LAS PIPAS
Probó las pipas peladas. Por un momento ese sabor tan familiar como ya casi olvidado, la trasladó muy lejos de allí. De pronto volvía a tener siete años y estaba jugando con su hermano, como tantas veces hacían.
En esa ocasión el juego consistía en pelar muchas pipas y no comerlas, amontonar las ya peladas y conseguir un buen puñado de ellas y entonces, solo entonces, llevárselas a la boca.
Por unos segundos volvió a paladear la deliciosa sensación que aquello le producía y por unos segundos también, volvió a sentir la presencia de su hermano junto a ella, como estuvieron siempre mientras fueron pequeños, juntos e inseparables.
El calor que invadió su corazón, le hizo mas patente la evidencia de que eso ya no existía y que posiblemente no volvería a existir.
La infancia pasó y como si un huracán hubiese pasado tras ella, de aquel idílico tiempo apenas quedaba nada, ni tan siquiera su hermano.
Bueno, esto último no era correcto del todo, su hermano sí seguía existiendo. Al menos en algún lugar sabía que vivía alguien que llevaba el mismo nombre que él, y que tendría las mismas facciones que él. Mas envejecido, como todos, como ella misma, pero su cara al fin.
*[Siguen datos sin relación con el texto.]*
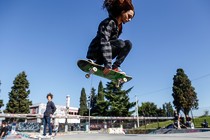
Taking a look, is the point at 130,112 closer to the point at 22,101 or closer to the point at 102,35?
the point at 22,101

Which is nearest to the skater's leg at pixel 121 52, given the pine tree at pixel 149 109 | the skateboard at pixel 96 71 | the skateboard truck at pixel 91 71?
the skateboard at pixel 96 71

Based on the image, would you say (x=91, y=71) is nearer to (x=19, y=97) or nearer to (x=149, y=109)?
(x=19, y=97)

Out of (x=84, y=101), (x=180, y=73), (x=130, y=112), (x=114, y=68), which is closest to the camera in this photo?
(x=114, y=68)

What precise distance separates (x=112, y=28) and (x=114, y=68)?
114 cm

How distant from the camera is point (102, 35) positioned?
436cm

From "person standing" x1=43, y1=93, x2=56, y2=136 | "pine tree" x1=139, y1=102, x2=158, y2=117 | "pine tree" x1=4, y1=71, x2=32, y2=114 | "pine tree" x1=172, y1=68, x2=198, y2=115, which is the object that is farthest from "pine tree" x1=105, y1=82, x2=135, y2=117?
"person standing" x1=43, y1=93, x2=56, y2=136

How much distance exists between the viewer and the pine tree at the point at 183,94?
2092 inches

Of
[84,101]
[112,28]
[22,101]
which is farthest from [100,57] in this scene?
[84,101]

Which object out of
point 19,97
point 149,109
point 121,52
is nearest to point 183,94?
point 149,109

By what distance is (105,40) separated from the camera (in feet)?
14.3

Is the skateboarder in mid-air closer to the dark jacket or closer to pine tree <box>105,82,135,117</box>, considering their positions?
the dark jacket

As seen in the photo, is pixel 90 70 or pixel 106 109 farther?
pixel 106 109

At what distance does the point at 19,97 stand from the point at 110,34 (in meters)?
42.8

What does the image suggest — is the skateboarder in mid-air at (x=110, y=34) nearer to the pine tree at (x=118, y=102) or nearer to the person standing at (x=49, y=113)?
the person standing at (x=49, y=113)
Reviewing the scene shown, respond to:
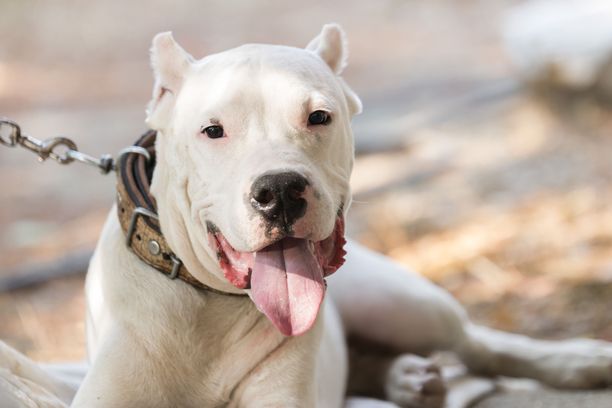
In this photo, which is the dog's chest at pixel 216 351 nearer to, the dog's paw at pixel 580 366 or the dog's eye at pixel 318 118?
the dog's eye at pixel 318 118

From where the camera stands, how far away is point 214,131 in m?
2.42

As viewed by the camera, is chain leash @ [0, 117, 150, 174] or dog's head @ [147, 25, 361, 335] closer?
dog's head @ [147, 25, 361, 335]

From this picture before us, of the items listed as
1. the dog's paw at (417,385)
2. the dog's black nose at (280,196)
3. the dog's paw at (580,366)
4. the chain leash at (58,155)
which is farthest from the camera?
the dog's paw at (580,366)

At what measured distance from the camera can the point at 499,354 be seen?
388 cm

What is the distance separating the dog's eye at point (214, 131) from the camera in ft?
7.93

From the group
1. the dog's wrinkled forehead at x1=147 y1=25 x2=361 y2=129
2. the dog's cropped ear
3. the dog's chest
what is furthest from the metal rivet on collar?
the dog's cropped ear

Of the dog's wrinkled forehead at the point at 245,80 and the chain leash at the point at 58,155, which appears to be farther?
the chain leash at the point at 58,155

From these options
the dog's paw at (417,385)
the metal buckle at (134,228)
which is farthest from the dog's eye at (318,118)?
the dog's paw at (417,385)

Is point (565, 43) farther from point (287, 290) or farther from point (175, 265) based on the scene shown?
point (287, 290)

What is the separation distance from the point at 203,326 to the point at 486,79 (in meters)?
8.82

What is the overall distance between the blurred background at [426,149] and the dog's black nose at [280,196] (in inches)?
99.5

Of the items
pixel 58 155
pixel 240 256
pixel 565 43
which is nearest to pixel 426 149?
pixel 565 43

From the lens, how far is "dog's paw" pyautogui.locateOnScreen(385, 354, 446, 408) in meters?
3.44

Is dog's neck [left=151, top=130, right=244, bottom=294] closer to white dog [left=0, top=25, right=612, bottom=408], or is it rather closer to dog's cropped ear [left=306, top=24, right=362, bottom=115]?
white dog [left=0, top=25, right=612, bottom=408]
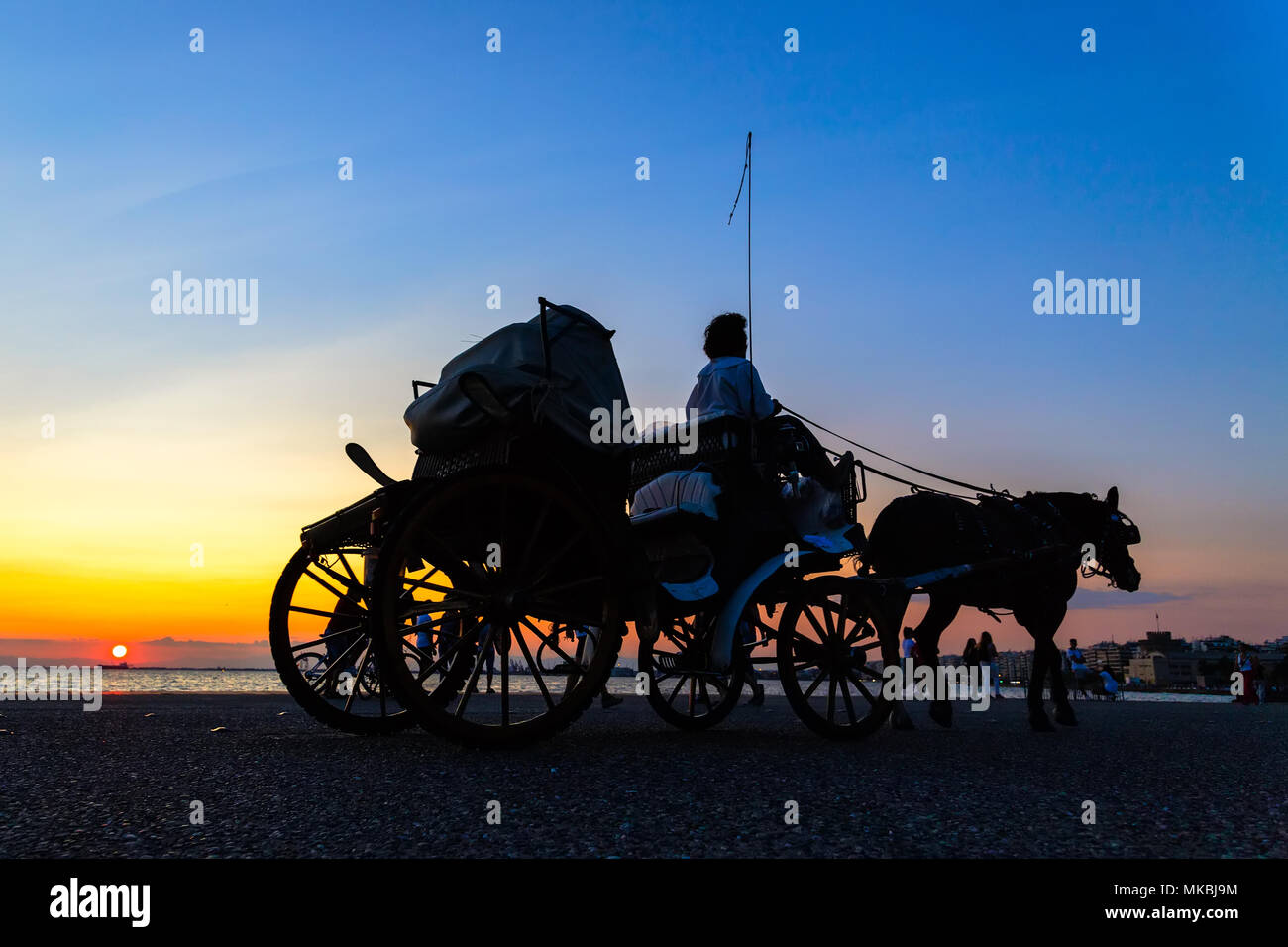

Sin embargo, el paso de los años había tenido el mismo efecto de una apisonadora en aquella familia, que en un lejano tiempo se soñó feliz.
Puede que objetivamente no lo fuera, las penurias económicas amargaron la existencia de un padre, que todos ellos tenían más o menos equiparado al mismo Dios. No había nadie tan inteligente como él, ni tan protector, ni siquiera tan cariñoso como él. Quizás fuera eso lo que ocurrió, que él se fue.
Porque pensándolo bien, mientras estuvieron todos lo que conformaron aquel precioso y cálido tiempo de la infancia, de una u otra manera, los fuertes lazos que los unieron siempre, se mantuvieron casi intactos.
Nadie esperaba aquella marcha sin previo aviso. La salud había sido siempre su principal característica, una envidiable salud de hierro, que contrastaba con la debilidad eterna de una madre, a la que llevar una casa de cuatro hijos, se le hizo siempre excesivamente cuesta arriba. Quizás por eso, la figura materna fue la más ausente de aquel maravilloso tiempo, figura que posiblemente usurpó una abuela, tan cariñosa como maravillosamente imaginativa.
Para ellos construyó fantásticos mundos, donde la magia se confundía con la realidad, y donde los duendes convivían con el resto de la familia sin mayor problema, ni conflicto, salvo los conflictos y los problemas que los duendes suelen crear.
Su hermano y ella eran los eternos protagonistas de esa aparentemente interminable historia, que se iba tejiendo en base a sus vidas. Juntos asaltaron castillos, liberaron a los más débiles de las garras del traidor de turno, desenmascararon a los malos que se disfrazaban de buenos, y salieron ilesos de tantas y tantas aventuras, que llegaron a creer que efectivamente, eran los protagonistas de un sueño interminable.
Pero no fue así, el sueño acabó. Crecieron y el dolor de la adolescencia dejó las primeras marcas, en aquella superficie antes impoluta. Luego llegaron otros dolores que desaparecieron también cuando el dolor más terrible se cebó con ellos, cuando la muerte les mostró la evidencia de que el cuento de hadas había terminado. Cuando el punto y seguido se convirtió en punto final.
Por eso esa tarde, tantos años después de todo aquello, las pipas peladas se le atragantaron en la garganta y por eso en esta ocasión, lejos de producir en el estómago aquel lejano deseo de saciarse con ellas, le produjeron un nudo tan grande, que solo cuando las lágrimas comenzaron a rodar por sus mejillas, logró deshacerse.